Why West Virginia should be #16: WVU has one quality TWTW loves seeing from its top teams: the Mountaineers are in every game. Their worst defeat of the season is a 10-point loss to St. John’s; the other five are all by five points or fewer. They also play effective defense on the perimeter. West Virginia ranks #3 in the nation in 3-point defense (27.8%), as opposing guards are rarely able to get good looks against WVU’s trio of Casey Mitchell (when he’s around), Darryl Bryant and Joe Mazzulla.
Our verdict: There’s something about the Mountaineers that we think will make them a second-weekend team in the NCAA Tournament, so we have to side with our friends at KenPom here. The Mountaineers are a tough, experienced squad (five of their top six guys in the rotation are upperclassmen), and they don’t back down from any challenge, no matter the location. We’ll watch them with a keen eye this next week, though, as they face Villanova and Pittsburgh. In seven days we’ll have a better grasp on where WVU stacks up.
Your Seven-Day All-Americans
Jimmer Fredette, guard, BYU — This is The Jimmer’s third-straight week on the team as he steadily builds his case for player of the year. This week Fredette scored 43 points in BYU’s epic clash with San Diego State, and then he dropped 32 in a loss at New Mexico (always a tough place to play). In the seven games since he scored 13 points against Fresno Pacific on Jan. 1 (he only played 22 minutes), Fredette has topped 30 five times and has gone over 40 three times.
Darius Morris, guard, Michigan — Morris recorded the first conference-play triple-double in Michigan history when he posted a 12-10-11 in the Wolverines’ win over Iowa.

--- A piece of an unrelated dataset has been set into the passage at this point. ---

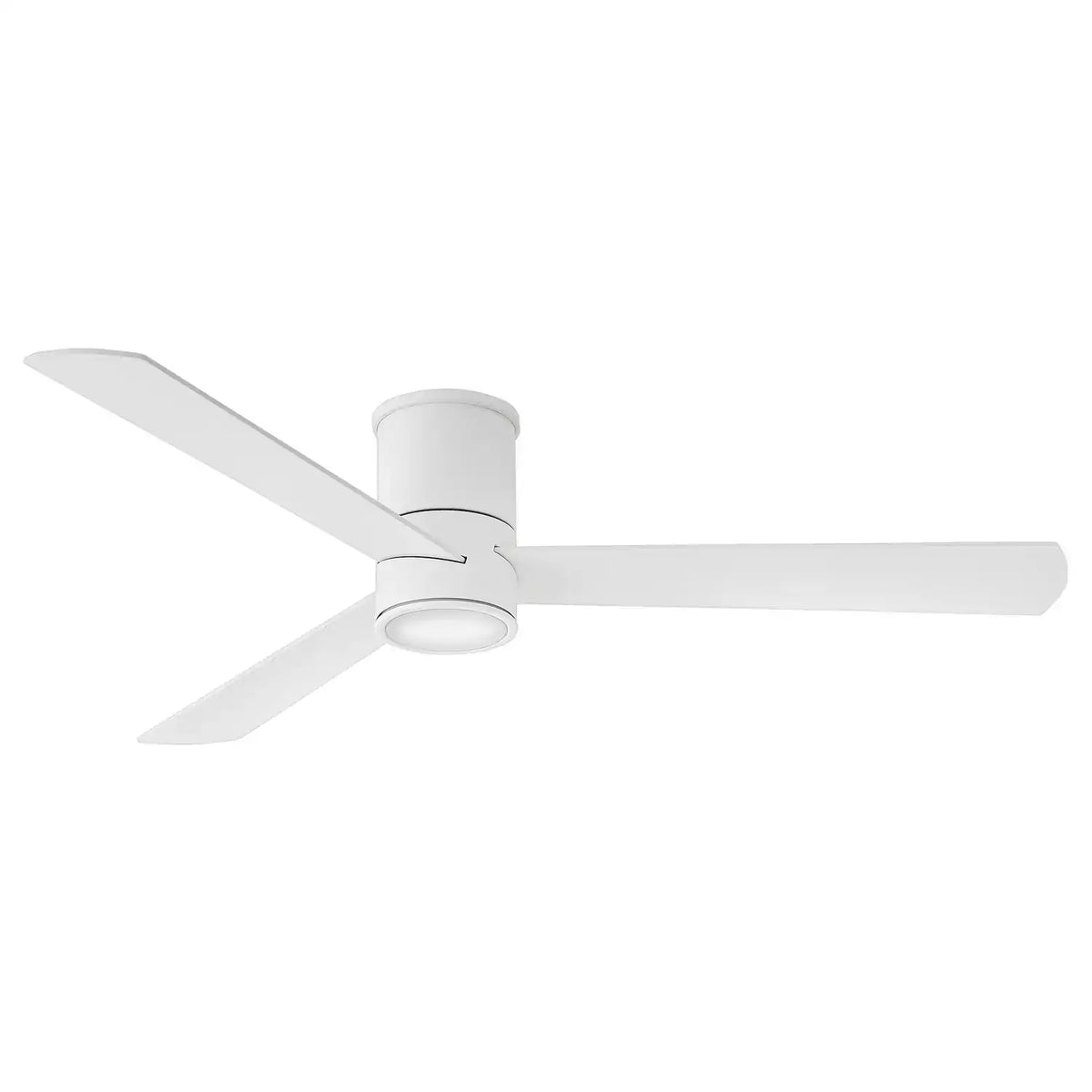 HINKLEY FAN 907552FMW-LDD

When TWTW read about Morris’ feat, we have to admit we were shocked that no one from the Fab Five ever achieved it.
Klay Thompson, forward, Washington State — Thompson scored 25 points to go along with five steals and four assists in the Cougars’ upset of rival Washington on Sunday night. Thompson leads the Pac-10 in scoring this year at 22.3 PPG, and all of his other numbers are up from last year, including a jump from 2.3 to 4.4 in APG and 36.4% to 43% in 3-point shooting.
Harrison Barnes, forward, North Carolina — Now this is the Harriosn Barnes UNC thought it was going to get from day one. Barnes made big shot after big shot down the stretch at Miami (including a shot-clock beating trey that proved to be the game winner over the ’Canes). Then, on Saturday, he scored a career-high 25 points as the Tar Heels blasted N.C. State.
Jared Sullinger, center, Ohio State — It was just another run of the mill week for Sullinger: 17 points, seven boards against Purdue; 21 points, eight rebounds at Northwestern. The Jimmer has overshadowed Sulligner’s recent play, but he’s got a reserved spot on TWTW’s roster.
Tobias Harris, forward, Tennessee — UT coach Bruce Pearl said Monday that Harris is a legitimate freshman All-America candidate. Co-signed. Harris is averaging 14.3 PPG and 9.7 RPG in SEC play, and he just was named SEC Freshman of the Week after posting 8.5 PPG, 11.5 RPG, 2.5 APG and 2 SPG in wins over LSU and Ole Miss.
Jeremy Lamb, guard, UConn — Lamb is developing into a nice Robin to Kemba Walker’s Batman. Lamb averaged 22 PPG this week to win Big East Freshman of the Week honors. Lamb has reached double figures in five-straight games.